#### [AIM OF THE TASK]
Repeat the listing exactly, minus the pictures.

#### [DATA EXCERPT]
□ □ □ □

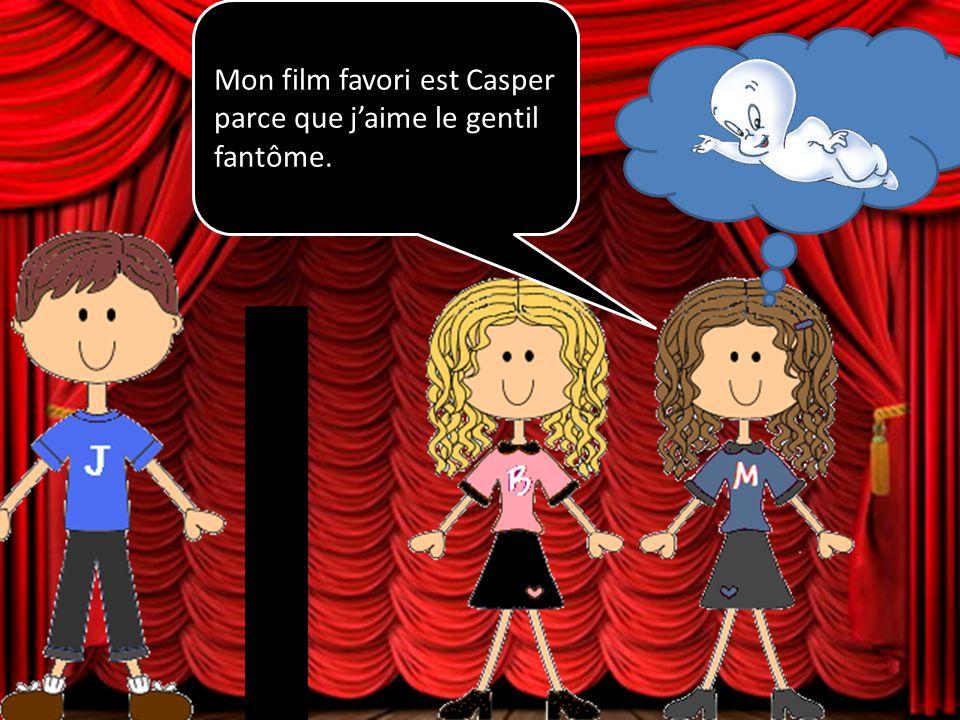 Mon film favori est Casper parce que jaime le gentil fantôme.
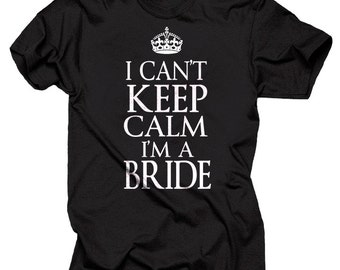 Gift For Bride I Can't Keep Calm I Am A Bride T-Shirt Gift For Bride Bachelor Party Wedding Tee Shirt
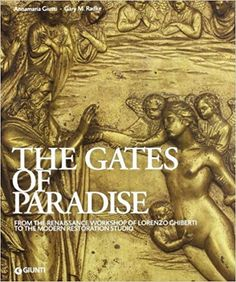 [(The Gates of Paradise: From the Renaissance Workshop of Lorenzo Ghiberti to the Restoration Studio)] [ By (author) Anna Maria Giusti, By (author) Gary M. Lorenzo Ghiberti, Anna Marias, Renaissance, Restoration, Workshop, Author, Studio, Gates, February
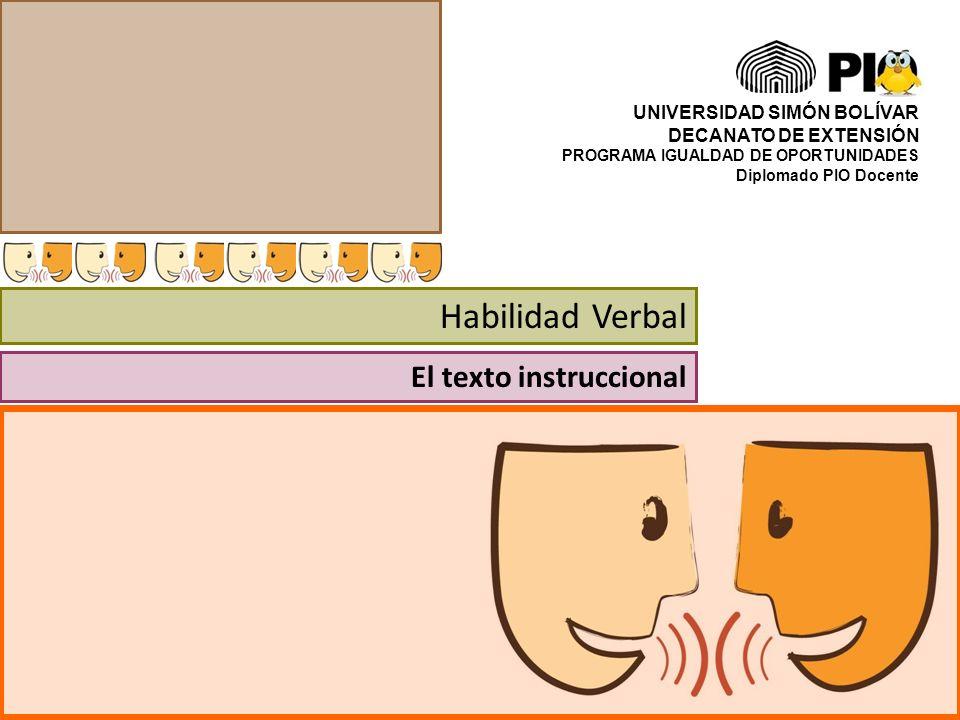 UNIVERSIDAD SIMÓN BOLÍVAR DECANATO DE EXTENSIÓN PROGRAMA IGUALDAD DE OPORTUNIDADES Diplomado PIO Docente Habilidad Verbal El texto instruccional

□ □ □ □

#### [EXERCISE SOLUTION]
 Mon film favori est Casper parce que jaime le gentil fantôme.
 Gift For Bride I Can't Keep Calm I Am A Bride T-Shirt Gift For Bride Bachelor Party Wedding Tee Shirt
 [(The Gates of Paradise: From the Renaissance Workshop of Lorenzo Ghiberti to the Restoration Studio)] [ By (author) Anna Maria Giusti, By (author) Gary M. Lorenzo Ghiberti, Anna Marias, Renaissance, Restoration, Workshop, Author, Studio, Gates, February
 UNIVERSIDAD SIMÓN BOLÍVAR DECANATO DE EXTENSIÓN PROGRAMA IGUALDAD DE OPORTUNIDADES Diplomado PIO Docente Habilidad Verbal El texto instruccional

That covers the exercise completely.